Babcock yelled loudly as he had many times before. The face of Jevons, aged eleven, a new boy that dark wet term, low in the House, low in the Lower School, and lowest of all in his home-sick little mind turned white at the horror of the sight. They could hear his working lips part stickily as Babcock wailed his way out of hearing.

  ‘Hullo, Jevons! What brings you here?’ said Mullins.

  ‘Pl-ease, sir, I went for a walk with Babcock tertius.’

  ‘Did you? Then I bet you went to the tuck-shop — and you paid, didn’t you?’

  A nod.
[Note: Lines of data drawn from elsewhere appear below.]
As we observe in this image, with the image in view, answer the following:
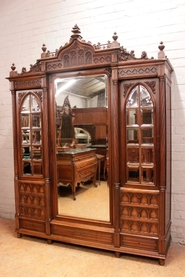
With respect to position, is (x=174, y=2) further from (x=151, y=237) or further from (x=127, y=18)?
(x=151, y=237)

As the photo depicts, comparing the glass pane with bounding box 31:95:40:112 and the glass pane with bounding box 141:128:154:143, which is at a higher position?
the glass pane with bounding box 31:95:40:112

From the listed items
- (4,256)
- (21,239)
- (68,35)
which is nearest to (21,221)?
(21,239)

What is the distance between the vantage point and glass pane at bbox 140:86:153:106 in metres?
2.38

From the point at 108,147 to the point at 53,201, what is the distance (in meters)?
0.96

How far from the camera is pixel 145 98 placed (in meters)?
2.40

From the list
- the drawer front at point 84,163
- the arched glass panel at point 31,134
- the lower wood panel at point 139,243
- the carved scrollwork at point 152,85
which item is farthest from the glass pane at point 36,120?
the lower wood panel at point 139,243

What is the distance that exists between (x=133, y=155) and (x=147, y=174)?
24cm

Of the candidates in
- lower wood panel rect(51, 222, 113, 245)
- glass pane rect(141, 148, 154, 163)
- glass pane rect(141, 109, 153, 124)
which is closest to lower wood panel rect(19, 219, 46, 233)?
lower wood panel rect(51, 222, 113, 245)

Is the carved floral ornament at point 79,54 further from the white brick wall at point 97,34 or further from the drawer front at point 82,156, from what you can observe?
the drawer front at point 82,156

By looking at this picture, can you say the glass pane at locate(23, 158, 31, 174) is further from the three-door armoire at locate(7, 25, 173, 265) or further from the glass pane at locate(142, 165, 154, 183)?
the glass pane at locate(142, 165, 154, 183)

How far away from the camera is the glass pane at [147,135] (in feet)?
7.87

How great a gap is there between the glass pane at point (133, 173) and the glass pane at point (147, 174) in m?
0.07

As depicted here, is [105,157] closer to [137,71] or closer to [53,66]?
[137,71]

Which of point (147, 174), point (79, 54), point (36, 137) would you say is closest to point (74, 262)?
point (147, 174)
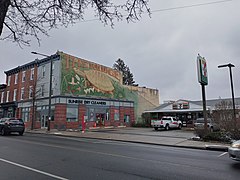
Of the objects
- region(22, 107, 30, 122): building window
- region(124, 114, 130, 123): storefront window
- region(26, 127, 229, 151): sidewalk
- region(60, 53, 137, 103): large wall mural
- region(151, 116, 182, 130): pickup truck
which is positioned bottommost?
region(26, 127, 229, 151): sidewalk

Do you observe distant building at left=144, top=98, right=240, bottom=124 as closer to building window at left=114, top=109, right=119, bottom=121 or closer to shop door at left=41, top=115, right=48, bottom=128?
building window at left=114, top=109, right=119, bottom=121

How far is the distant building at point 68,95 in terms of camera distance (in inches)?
1218

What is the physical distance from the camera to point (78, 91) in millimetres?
32844

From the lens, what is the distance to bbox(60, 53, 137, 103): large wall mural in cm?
3164

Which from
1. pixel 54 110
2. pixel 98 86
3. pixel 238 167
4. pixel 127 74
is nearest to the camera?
pixel 238 167

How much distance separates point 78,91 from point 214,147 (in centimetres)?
2334

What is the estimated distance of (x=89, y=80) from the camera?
3509cm

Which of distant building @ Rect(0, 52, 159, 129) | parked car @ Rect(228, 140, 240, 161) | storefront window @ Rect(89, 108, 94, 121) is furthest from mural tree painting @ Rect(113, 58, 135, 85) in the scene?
parked car @ Rect(228, 140, 240, 161)

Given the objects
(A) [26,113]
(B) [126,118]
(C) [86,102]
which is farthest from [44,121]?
(B) [126,118]

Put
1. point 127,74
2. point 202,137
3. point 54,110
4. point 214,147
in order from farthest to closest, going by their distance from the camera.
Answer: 1. point 127,74
2. point 54,110
3. point 202,137
4. point 214,147

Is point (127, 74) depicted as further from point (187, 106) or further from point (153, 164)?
point (153, 164)

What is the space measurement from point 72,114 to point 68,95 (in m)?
2.76

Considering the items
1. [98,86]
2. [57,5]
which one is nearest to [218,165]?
[57,5]

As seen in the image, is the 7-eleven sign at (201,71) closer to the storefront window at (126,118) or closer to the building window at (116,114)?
the building window at (116,114)
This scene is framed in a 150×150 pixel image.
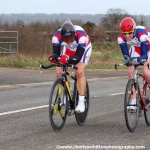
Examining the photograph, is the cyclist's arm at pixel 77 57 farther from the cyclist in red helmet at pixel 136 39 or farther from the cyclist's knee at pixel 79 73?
the cyclist in red helmet at pixel 136 39

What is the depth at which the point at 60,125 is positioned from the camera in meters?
8.59

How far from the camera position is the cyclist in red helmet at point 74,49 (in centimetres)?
850

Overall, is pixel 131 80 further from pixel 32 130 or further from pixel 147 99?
pixel 32 130

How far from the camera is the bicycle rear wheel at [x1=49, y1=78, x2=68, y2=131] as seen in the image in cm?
832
Jevons was too terrified to speak.

  ‘Of course, and I bet Babcock told you that old Pot ‘ud let you off because it was the first time.’

  Another nod with a ghost of a smile in it.

  ‘All right.’ Mullins picked Jevons up before he could guess what was coming, laid him on the table with one hand, with the other gave him three emphatic spanks, then held him high in air.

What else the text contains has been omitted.